There’s $35 Trillion Invested in Sustainability, but $25 Trillion of That Isn’t Doing Much
Sustainable investment assets grew to $35.3 trillion globally last year amid mounting concerns about societal inequities and climate change. That’s about $1 of every $3 managed globally seeking out a profit from environmental, social and governance concerns, according to Global Sustainable Investment Alliance’s report last month.
It’s an impressive number. But the bulk of that money—some $25 trillion—is in a strategy called “ESG integration,” also known as “ESG consideration.” In theory, this means that managers are including ESG data in their financial models, according to GSIA.

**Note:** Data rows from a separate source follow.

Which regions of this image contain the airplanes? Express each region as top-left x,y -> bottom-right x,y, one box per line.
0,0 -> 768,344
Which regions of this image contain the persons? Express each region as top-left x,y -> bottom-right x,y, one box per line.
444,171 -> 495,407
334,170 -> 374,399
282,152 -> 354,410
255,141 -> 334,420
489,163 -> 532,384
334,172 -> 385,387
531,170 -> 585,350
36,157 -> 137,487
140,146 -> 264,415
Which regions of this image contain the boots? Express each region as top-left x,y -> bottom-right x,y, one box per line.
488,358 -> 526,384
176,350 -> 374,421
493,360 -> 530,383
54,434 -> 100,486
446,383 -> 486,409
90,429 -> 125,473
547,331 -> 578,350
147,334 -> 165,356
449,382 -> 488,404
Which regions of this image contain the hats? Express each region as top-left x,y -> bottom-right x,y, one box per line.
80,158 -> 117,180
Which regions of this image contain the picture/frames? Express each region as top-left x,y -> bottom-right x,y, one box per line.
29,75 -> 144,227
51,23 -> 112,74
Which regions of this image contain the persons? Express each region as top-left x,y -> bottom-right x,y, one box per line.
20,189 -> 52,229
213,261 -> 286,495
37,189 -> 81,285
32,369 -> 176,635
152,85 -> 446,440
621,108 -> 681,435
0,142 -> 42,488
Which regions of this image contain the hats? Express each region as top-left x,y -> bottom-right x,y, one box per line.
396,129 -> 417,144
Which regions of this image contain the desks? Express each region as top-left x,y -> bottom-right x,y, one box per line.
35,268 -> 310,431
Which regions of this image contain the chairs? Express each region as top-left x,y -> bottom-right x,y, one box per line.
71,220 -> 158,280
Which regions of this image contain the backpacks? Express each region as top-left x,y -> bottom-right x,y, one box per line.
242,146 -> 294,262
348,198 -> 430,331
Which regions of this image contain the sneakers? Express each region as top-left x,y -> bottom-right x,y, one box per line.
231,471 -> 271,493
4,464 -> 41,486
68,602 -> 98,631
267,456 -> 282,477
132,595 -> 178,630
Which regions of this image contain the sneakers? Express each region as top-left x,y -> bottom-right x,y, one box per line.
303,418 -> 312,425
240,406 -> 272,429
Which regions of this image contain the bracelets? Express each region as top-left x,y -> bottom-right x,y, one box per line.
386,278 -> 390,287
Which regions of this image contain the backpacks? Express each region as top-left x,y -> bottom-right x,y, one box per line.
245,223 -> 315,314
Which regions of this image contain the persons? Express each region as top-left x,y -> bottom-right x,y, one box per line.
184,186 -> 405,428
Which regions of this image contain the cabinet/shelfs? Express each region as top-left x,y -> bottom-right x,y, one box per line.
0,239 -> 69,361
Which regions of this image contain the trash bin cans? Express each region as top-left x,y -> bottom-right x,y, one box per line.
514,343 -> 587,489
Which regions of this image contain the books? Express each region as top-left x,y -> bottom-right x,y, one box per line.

In practice, money managers may be “aware of” and “take into account” ESG factors when making investment decisions, said Rob Du Boff, an analyst at Bloomberg Intelligence. But they’re not necessarily compelled to act on that information, he said.
Nicolette Boele, an executive for policy and standards for the Responsible Investment Association Australasia, agrees that ESG integration doesn’t always translate into action. Unless it’s paired with things like proxy voting and corporate engagement, that alone won’t necessarily “deliver better sustainability outcomes for a better world,” she said.
Many large fund managers are saying they’re integrating ESG across their holdings in a bid to attract assets from pension plans and other investors amid the boom in sustainable investing. Since ESG lacks definitions, it can often mean different things to different people, said Lisa Sachs, who heads Columbia University’s Center on Sustainable Investment. And because ESG integration is often conflated with other responsible investment strategies such as impact investing and negative and positive screening, it’s helping to create a false impression that the world of money management is directing capital towards helping solve societal ills.